··· Available data ···

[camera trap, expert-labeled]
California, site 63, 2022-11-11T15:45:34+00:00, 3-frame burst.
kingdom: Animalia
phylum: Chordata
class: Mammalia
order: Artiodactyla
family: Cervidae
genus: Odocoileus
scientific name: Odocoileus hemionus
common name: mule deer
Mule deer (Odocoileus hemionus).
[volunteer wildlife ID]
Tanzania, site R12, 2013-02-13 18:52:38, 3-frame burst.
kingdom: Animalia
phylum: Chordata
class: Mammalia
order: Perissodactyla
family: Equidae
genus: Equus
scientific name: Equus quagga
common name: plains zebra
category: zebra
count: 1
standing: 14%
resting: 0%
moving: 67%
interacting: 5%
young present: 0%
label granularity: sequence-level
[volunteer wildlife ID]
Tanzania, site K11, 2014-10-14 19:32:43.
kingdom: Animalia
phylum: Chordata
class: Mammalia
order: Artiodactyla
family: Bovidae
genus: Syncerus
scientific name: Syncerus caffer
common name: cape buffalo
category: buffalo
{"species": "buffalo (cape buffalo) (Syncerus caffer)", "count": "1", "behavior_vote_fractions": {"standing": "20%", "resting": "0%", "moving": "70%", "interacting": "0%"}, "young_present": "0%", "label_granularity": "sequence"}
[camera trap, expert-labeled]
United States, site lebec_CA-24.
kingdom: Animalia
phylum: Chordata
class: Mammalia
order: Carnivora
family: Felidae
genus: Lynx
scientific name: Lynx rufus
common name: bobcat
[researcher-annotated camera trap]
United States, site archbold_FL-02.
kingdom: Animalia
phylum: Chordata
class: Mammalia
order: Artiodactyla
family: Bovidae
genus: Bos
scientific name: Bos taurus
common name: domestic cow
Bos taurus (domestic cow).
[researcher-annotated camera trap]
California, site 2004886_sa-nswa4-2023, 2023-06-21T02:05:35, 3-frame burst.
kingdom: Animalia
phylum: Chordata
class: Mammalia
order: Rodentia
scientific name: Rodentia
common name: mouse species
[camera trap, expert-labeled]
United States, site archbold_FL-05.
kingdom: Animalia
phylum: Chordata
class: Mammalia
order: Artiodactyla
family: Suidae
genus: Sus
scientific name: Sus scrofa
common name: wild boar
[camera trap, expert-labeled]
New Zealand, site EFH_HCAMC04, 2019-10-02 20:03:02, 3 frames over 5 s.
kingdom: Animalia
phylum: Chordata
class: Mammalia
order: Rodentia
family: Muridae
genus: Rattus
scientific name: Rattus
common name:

···

### What you are asked to do
Set down every entry again, word for word.

### Your response
[camera trap, expert-labeled]
California, site 63, 2022-11-11T15:45:34+00:00, 3-frame burst.
kingdom: Animalia
phylum: Chordata
class: Mammalia
order: Artiodactyla
family: Cervidae
genus: Odocoileus
scientific name: Odocoileus hemionus
common name: mule deer
Mule deer (Odocoileus hemionus).
[volunteer wildlife ID]
Tanzania, site R12, 2013-02-13 18:52:38, 3-frame burst.
kingdom: Animalia
phylum: Chordata
class: Mammalia
order: Perissodactyla
family: Equidae
genus: Equus
scientific name: Equus quagga
common name: plains zebra
category: zebra
count: 1
standing: 14%
resting: 0%
moving: 67%
interacting: 5%
young present: 0%
label granularity: sequence-level
[volunteer wildlife ID]
Tanzania, site K11, 2014-10-14 19:32:43.
kingdom: Animalia
phylum: Chordata
class: Mammalia
order: Artiodactyla
family: Bovidae
genus: Syncerus
scientific name: Syncerus caffer
common name: cape buffalo
category: buffalo
{"species": "buffalo (cape buffalo) (Syncerus caffer)", "count": "1", "behavior_vote_fractions": {"standing": "20%", "resting": "0%", "moving": "70%", "interacting": "0%"}, "young_present": "0%", "label_granularity": "sequence"}
[camera trap, expert-labeled]
United States, site lebec_CA-24.
kingdom: Animalia
phylum: Chordata
class: Mammalia
order: Carnivora
family: Felidae
genus: Lynx
scientific name: Lynx rufus
common name: bobcat
[researcher-annotated camera trap]
United States, site archbold_FL-02.
kingdom: Animalia
phylum: Chordata
class: Mammalia
order: Artiodactyla
family: Bovidae
genus: Bos
scientific name: Bos taurus
common name: domestic cow
Bos taurus (domestic cow).
[researcher-annotated camera trap]
California, site 2004886_sa-nswa4-2023, 2023-06-21T02:05:35, 3-frame burst.
kingdom: Animalia
phylum: Chordata
class: Mammalia
order: Rodentia
scientific name: Rodentia
common name: mouse species
[camera trap, expert-labeled]
United States, site archbold_FL-05.
kingdom: Animalia
phylum: Chordata
class: Mammalia
order: Artiodactyla
family: Suidae
genus: Sus
scientific name: Sus scrofa
common name: wild boar
[camera trap, expert-labeled]
New Zealand, site EFH_HCAMC04, 2019-10-02 20:03:02, 3 frames over 5 s.
kingdom: Animalia
phylum: Chordata
class: Mammalia
order: Rodentia
family: Muridae
genus: Rattus
scientific name: Rattus
common name:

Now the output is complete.